◆ TEXT SHOWN ◆
╭──

The following offers highlights of the recent legislative sessions. Precollegiate enrollment figures are based on fall 2003 data reported by state officials for public elementary and secondary schools. The figures for precollegiate education spending do not include federal flow-through funds, unless noted.
Establishing a new, more equitable system of paying for schools was the dominant legislative issue in 2005 for the Show Me State. The new formula, approved in May, sets a minimum per-pupil funding level from all sources of $6,117.
The plan attempts to shift Missouri away from a school funding system based largely on property wealth and tax levies to one that centers more on schools’ actual costs. Lawmakers had hoped their action would stave off a legal challenge from districts across the state, which have long complained that the old system led to disparities. Districts’ average per-pupil funding levels range from $5,000 to more than $14,000. (“Missouri OKs School Aid Plan; Likely Plaintiffs Unimpressed,” May 25, 2005)
While some districts have since dropped out of the lawsuit because of the new formula, most have signaled that they will carry on the challenge.
The new aid system is not intended to take effect until next year. Legislators said it would increase state aid to K-12 schools by nearly $1 billion over seven years. For the current fiscal year, lawmakers approved a budget that allots $3.7 billion for K-12 education—about $164 million, or 4 percent, more than in the previous fiscal year.

╰──

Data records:
╭──

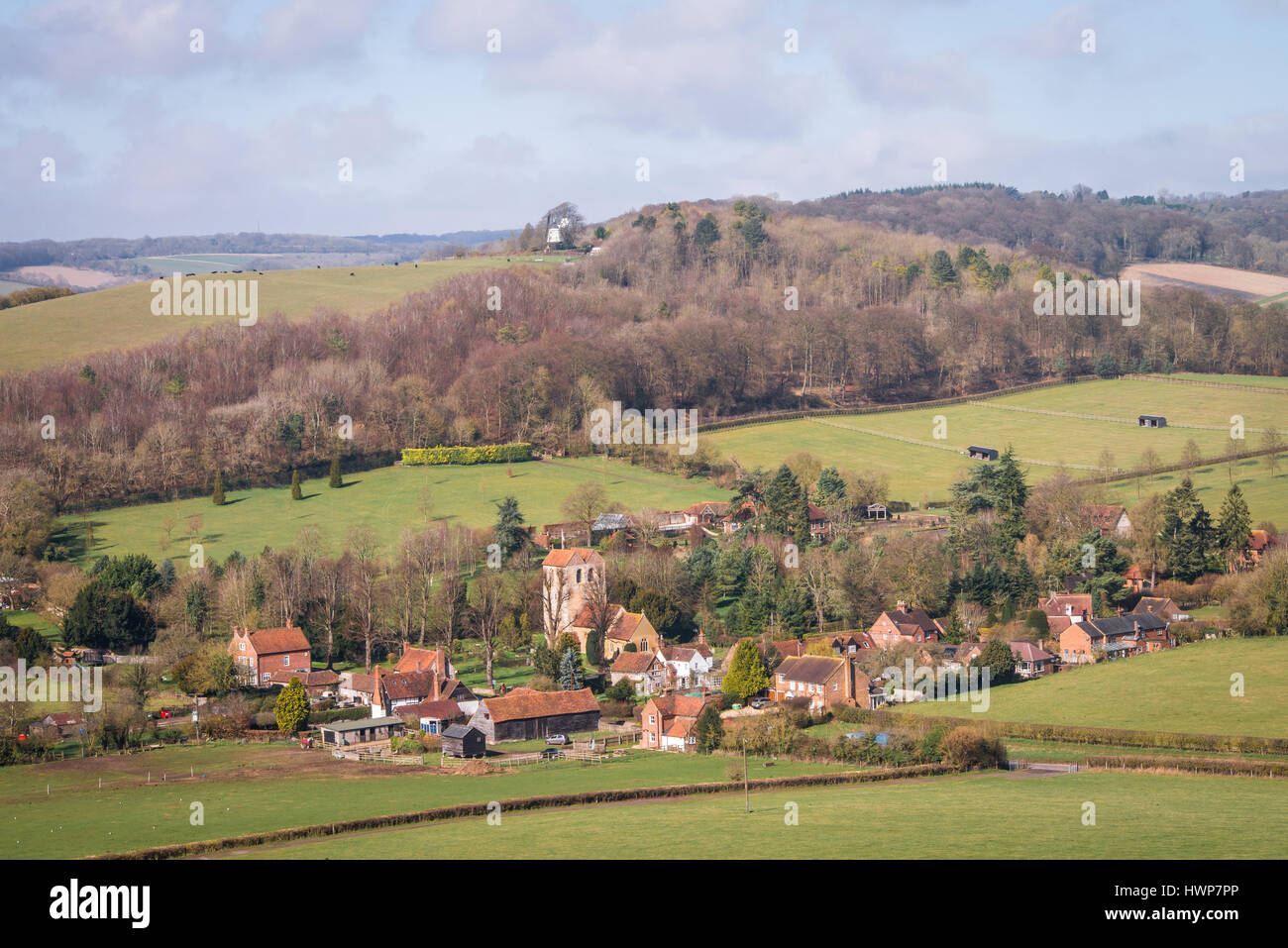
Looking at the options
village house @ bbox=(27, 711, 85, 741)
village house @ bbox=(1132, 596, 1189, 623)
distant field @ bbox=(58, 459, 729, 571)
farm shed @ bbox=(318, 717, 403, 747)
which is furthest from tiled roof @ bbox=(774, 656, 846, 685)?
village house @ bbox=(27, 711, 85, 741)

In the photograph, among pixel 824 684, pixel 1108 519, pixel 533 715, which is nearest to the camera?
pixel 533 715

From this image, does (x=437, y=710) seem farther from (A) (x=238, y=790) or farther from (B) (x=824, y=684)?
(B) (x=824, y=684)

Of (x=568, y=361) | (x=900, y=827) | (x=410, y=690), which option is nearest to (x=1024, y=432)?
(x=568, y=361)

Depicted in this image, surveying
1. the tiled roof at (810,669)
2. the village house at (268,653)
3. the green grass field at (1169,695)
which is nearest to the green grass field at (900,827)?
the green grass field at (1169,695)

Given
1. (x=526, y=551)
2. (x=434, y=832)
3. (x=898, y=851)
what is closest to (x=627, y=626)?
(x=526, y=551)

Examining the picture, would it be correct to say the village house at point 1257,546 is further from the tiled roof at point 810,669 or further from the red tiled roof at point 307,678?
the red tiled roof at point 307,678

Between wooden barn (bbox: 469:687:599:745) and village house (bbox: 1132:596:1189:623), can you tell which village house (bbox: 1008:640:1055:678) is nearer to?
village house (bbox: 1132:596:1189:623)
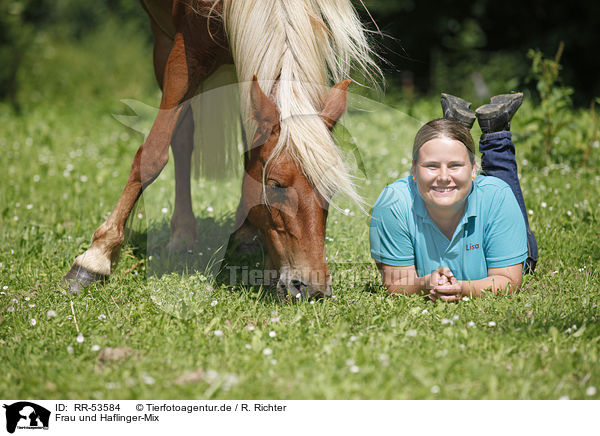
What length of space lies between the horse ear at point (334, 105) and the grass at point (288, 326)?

╰──

◆ REQUIRED WORK ◆
[1] List every dollar amount that appears in the Missouri school funding text.
[2] Continue the Missouri school funding text from where it stops.

◆ ANSWERS TO EACH TASK ◆
[1] $6,117; $5,000; $14,000; $1 billion; $3.7 billion; $164 million

[2]
Lawmakers waged a battle over a proposal by Gov. Matt Blunt, a Republican, to eliminate Missouri’s First Steps program, which provides a range of intervention services for infants and toddlers with disabilities. To keep it going, the legislature ratified a sliding-fee scale for families that use the program and transferred costs for some services to health insurers.
The House rejected a bill that would have given tax credits to individuals or businesses for donations made to a state-administered scholarship program for low-income students seeking to attend private schools or pursue other educational opportunities.
Also, over the objections of biologists, lawmakers voted to adopt a Kansas City 4th grade class’s petition to make the North American bullfrog the state amphibian. Biologists opposed the choice because the bullfrog is an invasive species. (“Scientific Backlash,” May 11, 2005)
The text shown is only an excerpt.